To be done
Format the lines from the one containing "By looking at" through the end of the records as a Markdown table with the columns Row and Line, omitting blank lines.

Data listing
§

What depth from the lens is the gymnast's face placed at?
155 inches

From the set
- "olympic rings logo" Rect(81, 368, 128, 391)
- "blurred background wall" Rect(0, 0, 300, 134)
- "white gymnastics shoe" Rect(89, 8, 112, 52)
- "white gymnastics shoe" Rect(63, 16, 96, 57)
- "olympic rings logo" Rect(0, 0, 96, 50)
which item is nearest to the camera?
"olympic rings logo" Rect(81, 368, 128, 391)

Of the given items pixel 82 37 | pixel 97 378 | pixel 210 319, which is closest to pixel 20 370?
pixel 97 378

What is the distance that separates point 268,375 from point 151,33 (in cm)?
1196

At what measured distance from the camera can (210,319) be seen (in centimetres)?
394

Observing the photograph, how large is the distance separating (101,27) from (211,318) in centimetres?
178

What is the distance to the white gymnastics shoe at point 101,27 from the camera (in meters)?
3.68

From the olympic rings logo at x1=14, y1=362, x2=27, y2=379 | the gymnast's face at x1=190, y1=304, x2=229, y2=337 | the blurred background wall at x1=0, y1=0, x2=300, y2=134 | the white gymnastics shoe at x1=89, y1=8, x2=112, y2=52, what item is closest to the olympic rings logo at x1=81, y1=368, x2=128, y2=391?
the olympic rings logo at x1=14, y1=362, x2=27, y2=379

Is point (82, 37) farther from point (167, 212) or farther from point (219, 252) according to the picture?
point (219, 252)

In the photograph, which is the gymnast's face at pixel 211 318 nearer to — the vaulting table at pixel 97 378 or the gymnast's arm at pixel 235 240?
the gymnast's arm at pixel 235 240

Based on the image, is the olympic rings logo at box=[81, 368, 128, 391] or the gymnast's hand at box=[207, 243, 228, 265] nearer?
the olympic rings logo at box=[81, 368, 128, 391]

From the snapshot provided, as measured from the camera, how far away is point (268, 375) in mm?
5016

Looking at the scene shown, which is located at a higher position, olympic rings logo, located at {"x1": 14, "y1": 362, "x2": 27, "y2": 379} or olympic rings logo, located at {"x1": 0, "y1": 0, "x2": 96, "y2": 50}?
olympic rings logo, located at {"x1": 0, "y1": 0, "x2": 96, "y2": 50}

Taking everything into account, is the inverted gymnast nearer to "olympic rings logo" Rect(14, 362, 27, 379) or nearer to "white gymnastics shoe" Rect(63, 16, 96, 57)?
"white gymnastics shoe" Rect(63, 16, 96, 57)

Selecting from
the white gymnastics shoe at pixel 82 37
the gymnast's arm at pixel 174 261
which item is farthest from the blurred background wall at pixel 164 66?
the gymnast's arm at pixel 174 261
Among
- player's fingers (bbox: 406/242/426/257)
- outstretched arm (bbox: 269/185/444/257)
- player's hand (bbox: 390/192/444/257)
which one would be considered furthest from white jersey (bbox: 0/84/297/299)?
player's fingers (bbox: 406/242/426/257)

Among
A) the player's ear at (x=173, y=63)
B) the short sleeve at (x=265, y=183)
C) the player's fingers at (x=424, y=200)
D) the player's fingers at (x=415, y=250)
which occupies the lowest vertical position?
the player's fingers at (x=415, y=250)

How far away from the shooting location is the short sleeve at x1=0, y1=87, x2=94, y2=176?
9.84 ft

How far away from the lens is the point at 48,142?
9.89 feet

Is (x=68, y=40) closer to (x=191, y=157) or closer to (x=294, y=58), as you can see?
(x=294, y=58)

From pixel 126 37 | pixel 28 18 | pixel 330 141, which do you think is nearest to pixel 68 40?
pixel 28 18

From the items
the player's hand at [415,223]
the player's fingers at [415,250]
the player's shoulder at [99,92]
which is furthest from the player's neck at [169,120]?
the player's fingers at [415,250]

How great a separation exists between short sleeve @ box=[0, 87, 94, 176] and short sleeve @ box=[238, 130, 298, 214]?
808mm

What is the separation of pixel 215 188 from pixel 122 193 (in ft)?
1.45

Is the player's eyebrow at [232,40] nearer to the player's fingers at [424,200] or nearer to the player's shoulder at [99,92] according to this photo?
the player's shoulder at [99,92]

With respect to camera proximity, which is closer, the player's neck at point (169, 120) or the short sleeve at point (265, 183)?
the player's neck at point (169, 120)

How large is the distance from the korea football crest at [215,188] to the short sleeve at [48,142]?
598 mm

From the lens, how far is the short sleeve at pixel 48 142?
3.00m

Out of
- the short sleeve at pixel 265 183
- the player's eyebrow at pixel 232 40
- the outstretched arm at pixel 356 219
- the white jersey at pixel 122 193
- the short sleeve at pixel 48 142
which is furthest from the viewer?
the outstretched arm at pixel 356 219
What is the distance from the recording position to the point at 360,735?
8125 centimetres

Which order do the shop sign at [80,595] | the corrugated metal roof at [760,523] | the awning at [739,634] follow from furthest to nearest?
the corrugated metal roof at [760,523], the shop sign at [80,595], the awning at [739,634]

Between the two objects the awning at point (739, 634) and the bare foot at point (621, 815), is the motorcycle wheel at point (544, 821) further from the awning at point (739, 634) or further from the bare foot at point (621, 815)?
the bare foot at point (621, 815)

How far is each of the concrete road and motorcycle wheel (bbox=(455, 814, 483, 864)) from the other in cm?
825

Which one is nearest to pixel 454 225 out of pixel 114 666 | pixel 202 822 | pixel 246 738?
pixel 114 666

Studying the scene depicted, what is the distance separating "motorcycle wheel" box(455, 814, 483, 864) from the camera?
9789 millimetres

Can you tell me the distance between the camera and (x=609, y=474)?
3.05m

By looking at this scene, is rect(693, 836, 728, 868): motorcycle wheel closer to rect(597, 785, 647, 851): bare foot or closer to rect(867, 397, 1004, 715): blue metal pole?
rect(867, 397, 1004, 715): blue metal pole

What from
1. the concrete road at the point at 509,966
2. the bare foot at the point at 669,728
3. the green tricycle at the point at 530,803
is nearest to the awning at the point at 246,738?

§

Reply to the task
| Row | Line |
|---|---|
| 1 | By looking at this scene, is rect(693, 836, 728, 868): motorcycle wheel closer to rect(597, 785, 647, 851): bare foot or closer to rect(867, 397, 1004, 715): blue metal pole? |
| 2 | rect(867, 397, 1004, 715): blue metal pole |
| 3 | What from |
| 4 | 1. the concrete road at the point at 509,966 |
| 5 | 2. the bare foot at the point at 669,728 |
| 6 | 3. the green tricycle at the point at 530,803 |
| 7 | is nearest to the awning at the point at 246,738? |